* **PAGE EXCERPT**
------------------------
[month] [year]

Devansh Gautam – Sequence classification

Devansh Gautam received his MS Dual Degree in  Computer Science and Engineering (CSE). His research work was supervised by Dr. Manish Shrivastava. Here’s a summary of his research work on Translation of code-mixed text and its application in sequence classification

Code-mixing refers to the mixing of two or more languages where words from different languages are interleaved with each other in the same conversation. Code-mixing is popular in multilingual societies around the world and is commonly used in social media texts. In recent times, with the increasing popularity of social media platforms, there has been an increase in the usage of code-mixed languages. English-Hindi code-mixed language colloquially called Hinglish is very commonly used in India because of a large number of bilingual speakers who use English in their professional lives and Hindi in their personal lives. Traditional Natural language processing systems, which are usually trained on monolingual corpora, do not perform well with code-mixed texts.
Building NLP systems for code-mixed languages could help build interactive systems for the large number of people using code-mixed languages. It would also enable us to build systems that can process the large amount of code-mixed data generated on social media and make the content accessible for people and machines alike. For example, building translation systems for codemixed languages would allow people to communicate with each other comfortably. Other tasks such as sentiment analysis or toxic content detection can enable high-level analysis of code-mixed texts.
------------------------
* **ENTRIES SHOWN**
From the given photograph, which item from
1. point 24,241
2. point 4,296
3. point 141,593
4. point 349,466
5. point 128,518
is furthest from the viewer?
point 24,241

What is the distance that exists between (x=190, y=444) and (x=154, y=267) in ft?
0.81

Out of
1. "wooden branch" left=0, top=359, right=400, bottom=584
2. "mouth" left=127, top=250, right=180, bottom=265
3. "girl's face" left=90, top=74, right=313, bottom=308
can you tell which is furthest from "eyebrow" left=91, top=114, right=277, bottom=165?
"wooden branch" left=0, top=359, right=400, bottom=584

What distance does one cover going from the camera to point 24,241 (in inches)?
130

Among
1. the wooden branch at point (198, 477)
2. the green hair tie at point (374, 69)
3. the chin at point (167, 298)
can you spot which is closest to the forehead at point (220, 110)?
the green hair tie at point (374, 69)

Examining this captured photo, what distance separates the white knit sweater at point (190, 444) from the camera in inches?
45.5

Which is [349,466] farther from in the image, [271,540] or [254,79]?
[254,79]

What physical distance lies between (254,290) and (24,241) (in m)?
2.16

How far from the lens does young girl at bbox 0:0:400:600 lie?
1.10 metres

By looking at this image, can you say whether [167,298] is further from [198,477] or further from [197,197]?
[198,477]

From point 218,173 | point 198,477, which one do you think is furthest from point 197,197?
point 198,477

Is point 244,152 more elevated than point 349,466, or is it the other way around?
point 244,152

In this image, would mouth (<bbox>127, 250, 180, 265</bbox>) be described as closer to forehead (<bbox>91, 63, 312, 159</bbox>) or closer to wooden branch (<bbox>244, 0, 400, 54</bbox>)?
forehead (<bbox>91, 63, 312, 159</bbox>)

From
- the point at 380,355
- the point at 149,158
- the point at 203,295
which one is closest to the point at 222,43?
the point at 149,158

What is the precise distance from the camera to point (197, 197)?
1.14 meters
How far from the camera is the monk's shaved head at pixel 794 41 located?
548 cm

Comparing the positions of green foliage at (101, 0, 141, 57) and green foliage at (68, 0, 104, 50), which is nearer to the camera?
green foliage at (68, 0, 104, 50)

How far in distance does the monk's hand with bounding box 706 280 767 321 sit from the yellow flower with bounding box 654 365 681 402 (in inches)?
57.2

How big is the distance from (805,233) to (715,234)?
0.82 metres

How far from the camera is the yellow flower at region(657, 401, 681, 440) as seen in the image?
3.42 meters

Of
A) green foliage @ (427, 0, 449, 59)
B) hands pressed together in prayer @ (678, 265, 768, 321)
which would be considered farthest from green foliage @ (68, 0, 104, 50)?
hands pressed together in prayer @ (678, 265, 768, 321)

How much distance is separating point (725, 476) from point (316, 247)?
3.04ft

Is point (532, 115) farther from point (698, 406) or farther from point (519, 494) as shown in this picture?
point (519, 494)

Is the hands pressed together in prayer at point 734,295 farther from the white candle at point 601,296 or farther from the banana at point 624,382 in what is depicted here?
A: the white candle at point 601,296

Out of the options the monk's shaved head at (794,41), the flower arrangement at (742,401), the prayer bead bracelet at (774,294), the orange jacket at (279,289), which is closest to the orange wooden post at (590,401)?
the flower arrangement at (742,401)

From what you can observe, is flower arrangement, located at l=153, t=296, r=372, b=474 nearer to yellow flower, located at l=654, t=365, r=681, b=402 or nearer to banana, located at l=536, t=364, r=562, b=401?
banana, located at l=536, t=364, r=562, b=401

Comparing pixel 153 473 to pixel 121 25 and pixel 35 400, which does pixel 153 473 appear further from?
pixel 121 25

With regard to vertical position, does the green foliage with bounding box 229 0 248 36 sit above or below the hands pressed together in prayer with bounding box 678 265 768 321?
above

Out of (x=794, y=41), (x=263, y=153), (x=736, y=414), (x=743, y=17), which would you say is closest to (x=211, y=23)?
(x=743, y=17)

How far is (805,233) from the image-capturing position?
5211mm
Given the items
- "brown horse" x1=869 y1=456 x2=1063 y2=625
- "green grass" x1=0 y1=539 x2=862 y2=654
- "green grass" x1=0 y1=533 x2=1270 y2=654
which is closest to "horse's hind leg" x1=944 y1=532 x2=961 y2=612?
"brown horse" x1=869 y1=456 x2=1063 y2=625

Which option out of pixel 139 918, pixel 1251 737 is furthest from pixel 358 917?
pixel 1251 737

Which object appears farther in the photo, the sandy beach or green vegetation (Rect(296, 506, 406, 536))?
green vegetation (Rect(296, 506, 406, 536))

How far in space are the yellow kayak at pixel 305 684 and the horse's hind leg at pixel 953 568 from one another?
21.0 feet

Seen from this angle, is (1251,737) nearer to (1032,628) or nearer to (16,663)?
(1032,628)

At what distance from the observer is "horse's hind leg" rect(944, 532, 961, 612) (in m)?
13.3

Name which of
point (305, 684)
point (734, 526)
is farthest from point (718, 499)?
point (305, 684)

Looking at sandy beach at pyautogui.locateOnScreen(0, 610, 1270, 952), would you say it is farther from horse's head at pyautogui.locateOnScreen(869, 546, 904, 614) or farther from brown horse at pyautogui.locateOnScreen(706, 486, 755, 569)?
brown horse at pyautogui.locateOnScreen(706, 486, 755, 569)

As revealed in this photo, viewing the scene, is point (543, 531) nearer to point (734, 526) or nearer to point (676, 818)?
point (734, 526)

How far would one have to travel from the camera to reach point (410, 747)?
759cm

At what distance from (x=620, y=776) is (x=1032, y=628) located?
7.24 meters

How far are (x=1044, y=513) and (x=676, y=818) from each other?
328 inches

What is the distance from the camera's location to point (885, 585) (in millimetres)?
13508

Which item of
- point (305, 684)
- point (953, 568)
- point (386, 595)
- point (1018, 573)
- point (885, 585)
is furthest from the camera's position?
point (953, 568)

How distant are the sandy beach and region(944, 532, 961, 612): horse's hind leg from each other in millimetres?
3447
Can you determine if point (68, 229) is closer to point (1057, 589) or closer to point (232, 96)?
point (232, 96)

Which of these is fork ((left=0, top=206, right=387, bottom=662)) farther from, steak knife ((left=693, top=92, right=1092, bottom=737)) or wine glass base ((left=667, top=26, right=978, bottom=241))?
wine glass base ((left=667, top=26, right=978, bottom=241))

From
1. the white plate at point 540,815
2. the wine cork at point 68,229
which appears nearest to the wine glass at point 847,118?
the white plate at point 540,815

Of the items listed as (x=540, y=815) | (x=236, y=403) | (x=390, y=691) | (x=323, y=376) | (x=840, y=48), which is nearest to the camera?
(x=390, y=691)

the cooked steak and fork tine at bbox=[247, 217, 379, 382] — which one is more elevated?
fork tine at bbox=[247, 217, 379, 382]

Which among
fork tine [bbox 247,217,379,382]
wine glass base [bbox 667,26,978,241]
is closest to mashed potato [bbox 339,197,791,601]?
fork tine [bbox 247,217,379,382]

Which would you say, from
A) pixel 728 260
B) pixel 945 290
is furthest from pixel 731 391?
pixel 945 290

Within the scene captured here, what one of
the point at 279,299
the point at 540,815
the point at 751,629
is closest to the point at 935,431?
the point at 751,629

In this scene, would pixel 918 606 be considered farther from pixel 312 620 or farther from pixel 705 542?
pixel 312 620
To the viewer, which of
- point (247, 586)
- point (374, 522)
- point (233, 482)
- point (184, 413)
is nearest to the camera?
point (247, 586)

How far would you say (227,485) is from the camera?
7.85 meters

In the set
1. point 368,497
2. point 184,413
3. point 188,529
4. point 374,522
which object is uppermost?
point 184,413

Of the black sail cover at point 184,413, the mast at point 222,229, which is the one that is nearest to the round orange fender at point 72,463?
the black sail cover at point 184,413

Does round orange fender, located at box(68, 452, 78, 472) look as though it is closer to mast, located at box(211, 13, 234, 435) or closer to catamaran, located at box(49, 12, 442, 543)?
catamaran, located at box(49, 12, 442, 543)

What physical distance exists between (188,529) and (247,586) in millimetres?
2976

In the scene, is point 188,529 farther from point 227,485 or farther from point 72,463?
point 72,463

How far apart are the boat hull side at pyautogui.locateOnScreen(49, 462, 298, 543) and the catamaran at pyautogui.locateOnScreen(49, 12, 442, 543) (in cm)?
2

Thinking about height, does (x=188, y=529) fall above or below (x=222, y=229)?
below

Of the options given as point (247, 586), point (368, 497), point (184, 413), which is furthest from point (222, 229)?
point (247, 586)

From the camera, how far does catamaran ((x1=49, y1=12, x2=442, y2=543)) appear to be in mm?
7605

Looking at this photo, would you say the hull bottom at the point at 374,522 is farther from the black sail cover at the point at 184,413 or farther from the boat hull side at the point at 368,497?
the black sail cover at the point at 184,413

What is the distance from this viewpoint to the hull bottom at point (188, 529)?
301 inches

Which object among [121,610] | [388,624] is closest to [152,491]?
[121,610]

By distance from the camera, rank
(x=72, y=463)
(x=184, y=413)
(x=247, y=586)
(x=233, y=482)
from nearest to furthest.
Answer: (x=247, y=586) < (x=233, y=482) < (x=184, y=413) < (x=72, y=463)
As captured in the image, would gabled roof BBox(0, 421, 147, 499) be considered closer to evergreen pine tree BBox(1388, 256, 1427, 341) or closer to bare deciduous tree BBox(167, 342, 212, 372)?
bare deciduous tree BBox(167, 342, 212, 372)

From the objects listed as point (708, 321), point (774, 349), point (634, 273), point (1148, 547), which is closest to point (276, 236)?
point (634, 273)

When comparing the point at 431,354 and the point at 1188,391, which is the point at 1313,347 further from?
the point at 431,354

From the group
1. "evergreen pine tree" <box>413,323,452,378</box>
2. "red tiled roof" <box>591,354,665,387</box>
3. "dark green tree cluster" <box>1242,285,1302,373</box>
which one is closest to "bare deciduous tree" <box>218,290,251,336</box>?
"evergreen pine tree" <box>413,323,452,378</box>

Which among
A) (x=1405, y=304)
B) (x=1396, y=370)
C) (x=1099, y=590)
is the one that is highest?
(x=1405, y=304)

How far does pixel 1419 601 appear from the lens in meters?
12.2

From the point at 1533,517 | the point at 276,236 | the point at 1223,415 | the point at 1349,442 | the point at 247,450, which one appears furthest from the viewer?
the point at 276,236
------------------------
* **REQUIRED TASKS**
**1.** Decide whether each statement agrees with the research summary. Answer yes or no for each, quoting the deciding words from the text.
(a) Dr. Manish Shrivastava supervised Devansh Gautam's research work.
(b) Traditional natural language processing systems trained on monolingual corpora perform well with code-mixed texts.
(c) English-Hindi code-mixed language is colloquially called Hinglish.
**2.** Rewrite the research summary starting with "Building NLP systems" and going on through "analysis of code-mixed texts.", changing "sentiment analysis" to "emotion detection".
**3.** Answer these questions from the research summary.
(a) What degree did Devansh Gautam receive?
(b) Why is Hinglish very commonly used in India?
(c) What would building translation systems for code-mixed languages allow people to do?
The records were taken from a source unrelated to the research summary.

* **TASK ANSWERS**
**1.**
(a) Yes: "His research work was supervised by Dr. Manish Shrivastava."
(b) No: "Traditional Natural language processing systems, which are usually trained on monolingual corpora, do not perform well with code-mixed texts."
(c) Yes: "English-Hindi code-mixed language colloquially called Hinglish"

**2.**
Building NLP systems for code-mixed languages could help build interactive systems for the large number of people using code-mixed languages. It would also enable us to build systems that can process the large amount of code-mixed data generated on social media and make the content accessible for people and machines alike. For example, building translation systems for codemixed languages would allow people to communicate with each other comfortably. Other tasks such as emotion detection or toxic content detection can enable high-level analysis of code-mixed texts.

**3.**
(a) An MS Dual Degree in Computer Science and Engineering (CSE).
(b) Because a large number of bilingual speakers use English in their professional lives and Hindi in their personal lives.
(c) Communicate with each other comfortably.